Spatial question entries

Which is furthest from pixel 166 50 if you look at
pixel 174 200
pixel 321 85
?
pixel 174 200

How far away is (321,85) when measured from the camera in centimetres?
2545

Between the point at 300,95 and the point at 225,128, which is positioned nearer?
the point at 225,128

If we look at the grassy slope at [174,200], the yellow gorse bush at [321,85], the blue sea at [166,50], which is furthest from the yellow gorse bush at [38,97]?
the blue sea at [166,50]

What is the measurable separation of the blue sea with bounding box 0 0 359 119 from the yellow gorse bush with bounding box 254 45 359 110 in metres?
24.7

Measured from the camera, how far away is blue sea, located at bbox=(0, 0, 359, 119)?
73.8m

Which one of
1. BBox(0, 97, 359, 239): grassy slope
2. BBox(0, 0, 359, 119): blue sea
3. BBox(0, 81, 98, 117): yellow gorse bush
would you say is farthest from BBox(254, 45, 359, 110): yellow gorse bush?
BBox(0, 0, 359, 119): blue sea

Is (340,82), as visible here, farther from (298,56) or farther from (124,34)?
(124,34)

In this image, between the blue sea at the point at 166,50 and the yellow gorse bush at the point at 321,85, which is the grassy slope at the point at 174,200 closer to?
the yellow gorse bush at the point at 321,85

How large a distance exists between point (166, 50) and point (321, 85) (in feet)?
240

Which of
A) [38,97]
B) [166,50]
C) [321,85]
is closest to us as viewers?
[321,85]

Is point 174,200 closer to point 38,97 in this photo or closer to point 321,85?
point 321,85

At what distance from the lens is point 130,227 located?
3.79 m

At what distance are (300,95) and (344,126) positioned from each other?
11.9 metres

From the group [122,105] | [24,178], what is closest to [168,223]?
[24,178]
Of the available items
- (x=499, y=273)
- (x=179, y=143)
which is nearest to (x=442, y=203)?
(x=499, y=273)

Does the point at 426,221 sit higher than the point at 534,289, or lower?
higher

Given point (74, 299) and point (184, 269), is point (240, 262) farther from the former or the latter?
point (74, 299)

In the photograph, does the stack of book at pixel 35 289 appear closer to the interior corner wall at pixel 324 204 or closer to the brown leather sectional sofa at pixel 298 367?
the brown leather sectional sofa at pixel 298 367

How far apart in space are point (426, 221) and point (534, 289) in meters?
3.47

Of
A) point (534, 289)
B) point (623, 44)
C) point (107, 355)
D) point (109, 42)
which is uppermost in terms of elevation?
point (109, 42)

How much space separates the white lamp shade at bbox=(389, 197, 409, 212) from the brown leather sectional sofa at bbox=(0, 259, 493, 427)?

What is asked
Copy everything from the line containing "How far apart" down to the end of the records above, requests included. In the answers, raise every number (distances and point coordinates) by 9.

Task output
How far apart in space are point (426, 221) and point (534, 289) in meters?
12.47

Of
A) point (534, 289)
B) point (623, 44)
C) point (107, 355)
D) point (109, 42)
which is uppermost in terms of elevation?
point (118, 51)

How much space separates the white lamp shade at bbox=(389, 197, 409, 212) from the brown leather sectional sofa at bbox=(0, 259, 493, 427)?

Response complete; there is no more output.